▶ _Extracted text_:
--- BEGIN ---
Sure, we live in an age of ever-expanding media alternatives and pretty much every member of a household has their own TV set or they watch everything online.

However, ethnographic research--the kind where you actually watch what people do--shows that no matter how many sets and computers in the home, members of the household (defined as people living under the same roof) still gather in front of the same set for at least an hour, at least four days a week.

No, it doesn't look like this, but it still happens.
Anything people have been doing for 35,000 years isn’t going to stop tomorrow. That means the household will choose a “consensus” show, one that everyone in the group can watch together.

Reality shows don’t just dominate TV because they are cheap to make. People have to want to watch, but it's even better if they feel compelled to watch. And the thing that our brains are hard-wired to pay close attention to is the emotional behavior of other people.

That's why the people who watch these shows say they are addictive. 

2. People don’t watch TV, they listen to TV.
Why do you think they invented the instant sports replay? Because a lot of people miss the actual play! They were doing other things – eating, drinking, socializing, working. They heard the roar of the crowd, but they caught the action on the replay.

We watch movies; we listen to TV. All the longest-running TV shows share one thing in common – the scripts read like radio plays. Once you are familiar with the characters, you don’t have to watch to understand what is going on. Most people literally don’t even see the beautiful art direction and expensive CG effects that win advertising industry awards.

3. The only people who “see” ads are people already interested in what the product does.
Forget about edgy ads and CGI for “cutting through the clutter.” Your brain does that automatically. It’s called selective attention. It’s the same mechanism that grabs your focus whenever you hear your name across a crowded room at a party.
Your unconscious brain is always scanning, and it knows what you need long before you are consciously aware of it. This is why people start noticing car advertising about a year before they even begin actively thinking about buying a new car.

If they’re in the market—even if they are unaware of it—they’ll notice your ad. If they’re not, you can’t convince them, because they won’t even connect with your ad.

4. Women are not in the room to watch the Super Bowl.
Yes, major TV sports events do show a spike in women viewers. Yes, some women actually like football. But most women aren’t in the room for the game.
--- END ---
▶ _Problems to work on_:
A – Write out every numbered heading in the TV-viewing article, with its number.
B – From the TV-viewing article, extract the passage that begins at the words "However, ethnographic research--the kind" and stops after the words "can watch together.".

▶ _Information supplied_:
--- BEGIN ---
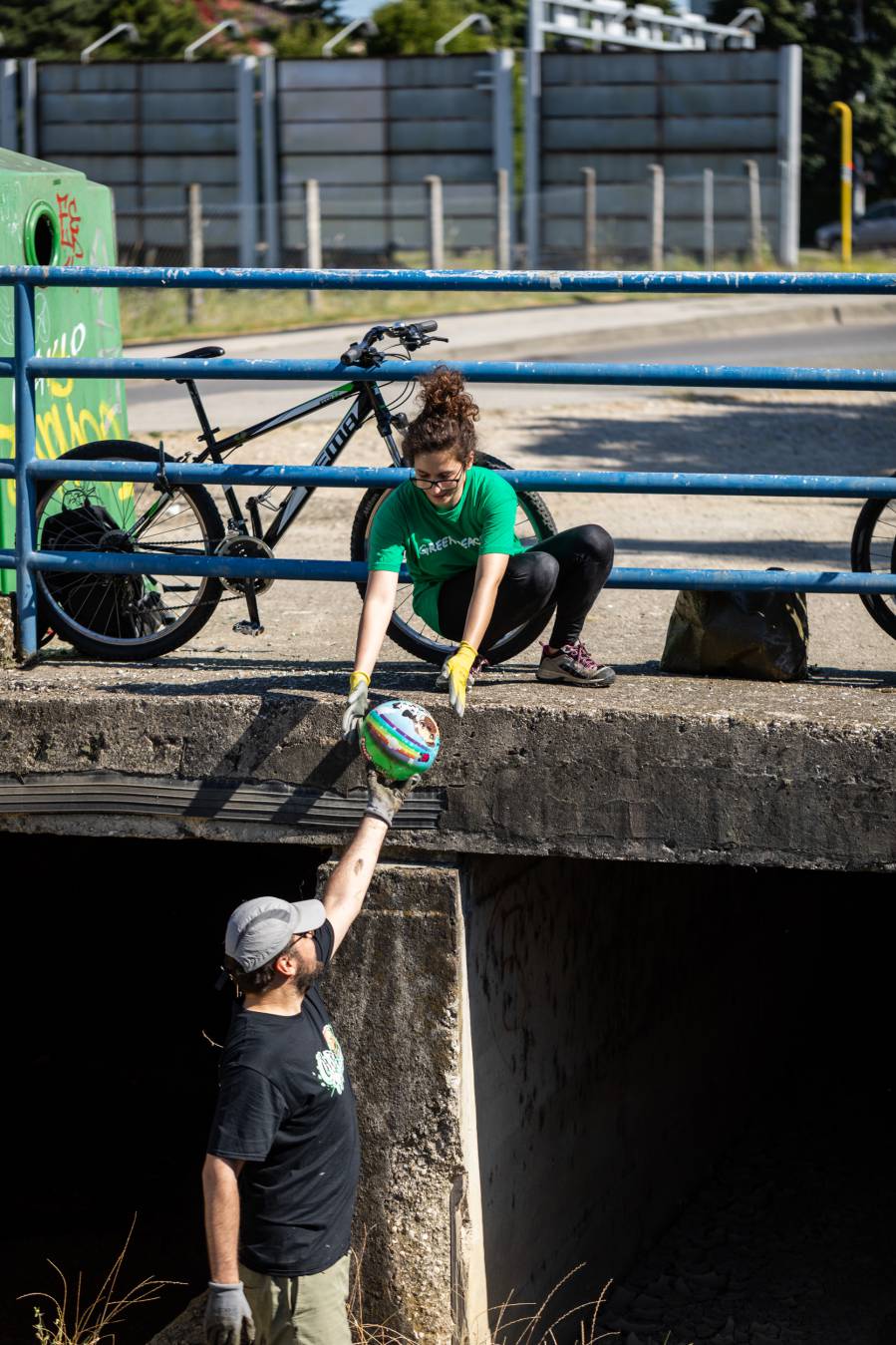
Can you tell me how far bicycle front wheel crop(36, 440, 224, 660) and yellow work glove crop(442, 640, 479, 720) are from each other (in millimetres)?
--- END ---
▶ _Task-by-task solutions_:
A –
2. People don’t watch TV, they listen to TV.
3. The only people who “see” ads are people already interested in what the product does.
4. Women are not in the room to watch the Super Bowl.

B –
However, ethnographic research--the kind where you actually watch what people do--shows that no matter how many sets and computers in the home, members of the household (defined as people living under the same roof) still gather in front of the same set for at least an hour, at least four days a week.

No, it doesn't look like this, but it still happens.
Anything people have been doing for 35,000 years isn’t going to stop tomorrow. That means the household will choose a “consensus” show, one that everyone in the group can watch together.